Red is symbolic for strength, trust and power, but because of its powerful meanings, red is handled discreetly on the poster. Red is used as an accent to stand out from black and yellow and is used to highlight additional information and to draw attention to lines such as “MEMBERSHIP IS EASY!”
The designer also seems to be employing the rule of thirds to make the tap-dancing man more visually appealing by moving him more towards the left instead of leaving him dead centre. The position also allows readers to imagine that the man is dancing as well. Using a black and white image also creates a distinct contrast between the man and the background, which is great for visibility.
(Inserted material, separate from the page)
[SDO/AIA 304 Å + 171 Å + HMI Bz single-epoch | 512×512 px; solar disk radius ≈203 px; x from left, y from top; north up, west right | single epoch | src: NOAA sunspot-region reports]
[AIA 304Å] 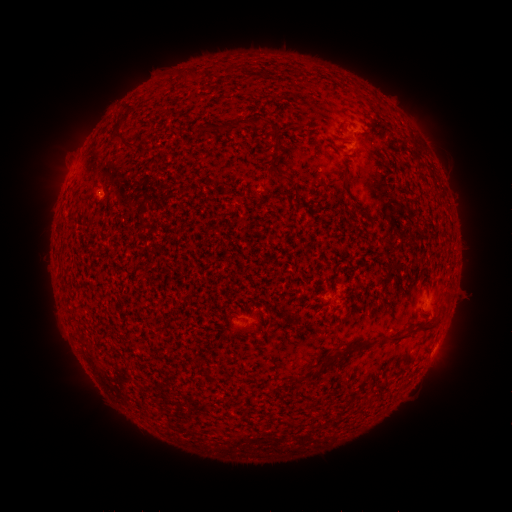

Typography is “The study and ‘process’ of typefaces”. The designer used a large number of fonts to list all the shows available at the Public Theater. The main heading “The Public Theater” takes up a majority of the page as it is the logo of the Theater. The size of the logo also serves the role of building hierarchy so it stands out amongst the chaos of “dancing” text.
The copy, while looking like a massive jumble of random words are quite useful in highlighting the energy of The Public Theater. However, it runs the risk of confusing a passer-by. The driver would not run the risk of stopping their car in the street just to decipher the poster nor would someone stay in the middle of the road to bend their necks in varying directions just to see what it is saying.
Sometimes less is more, and I think The Public Theater went overboard with the text.
However, Paula Scher did manage to match the fonts, pairing short and tall fonts, big and small, slim and fat. The font variation creates some form of hierarchy and contrast, which I believe brings across legibility of text. However, considering that it is a text-heavy design, it does not follow the basic principle which states that the reader should be able to look around without getting lost or distracted quickly. But sometimes it is better to forgo the rules that have been hammered into our heads as graphic designers and push the boundaries of graphic design by experimenting with type, colour and images to create something truly amazing!